▸ **SOURCE DATA**:
▽
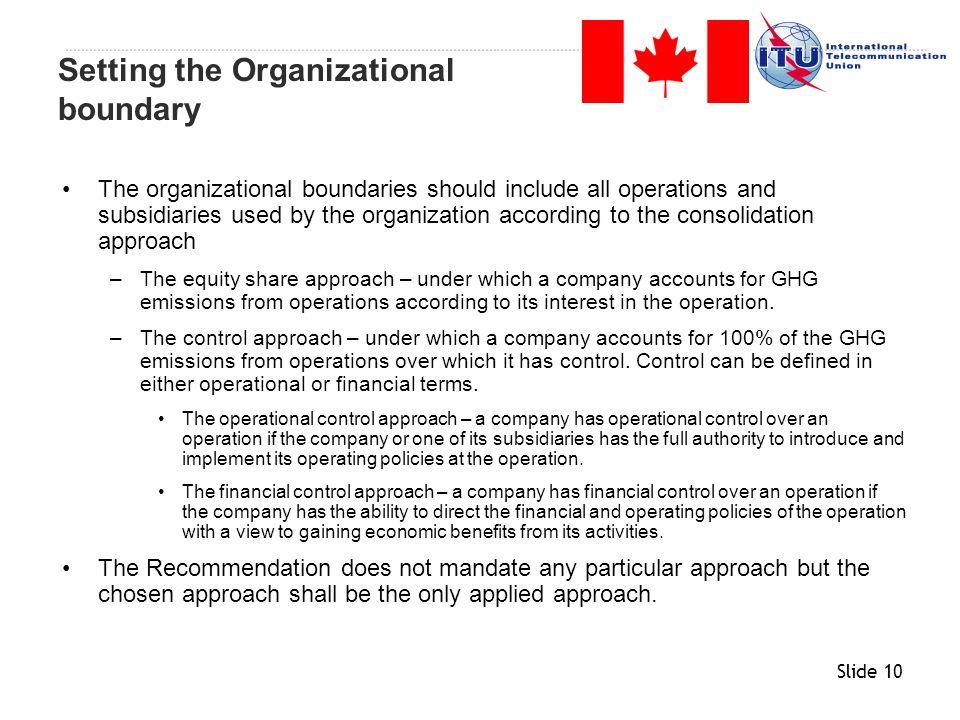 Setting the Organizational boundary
△
▽
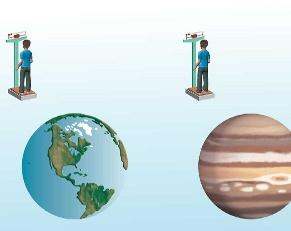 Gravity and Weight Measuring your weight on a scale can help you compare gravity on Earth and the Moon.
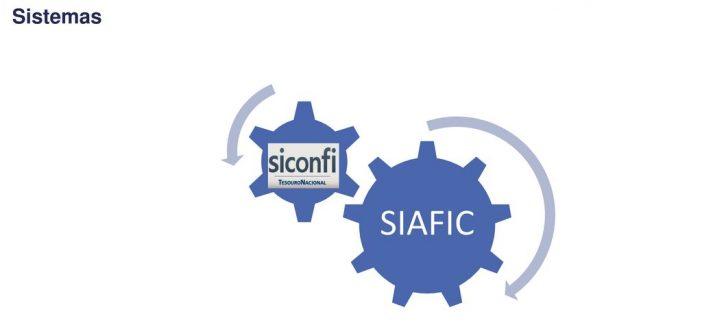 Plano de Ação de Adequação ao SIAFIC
△
▸ **TASK OBJECTIVE**:
Print exactly the lines above that run from the one with "Gravity and Weight" down to the one with "Plano de Ação de Adequação ao SIAFIC", and omit the pictures.

▸ **EXERCISE OUTPUT**:
 Gravity and Weight Measuring your weight on a scale can help you compare gravity on Earth and the Moon.
 Plano de Ação de Adequação ao SIAFIC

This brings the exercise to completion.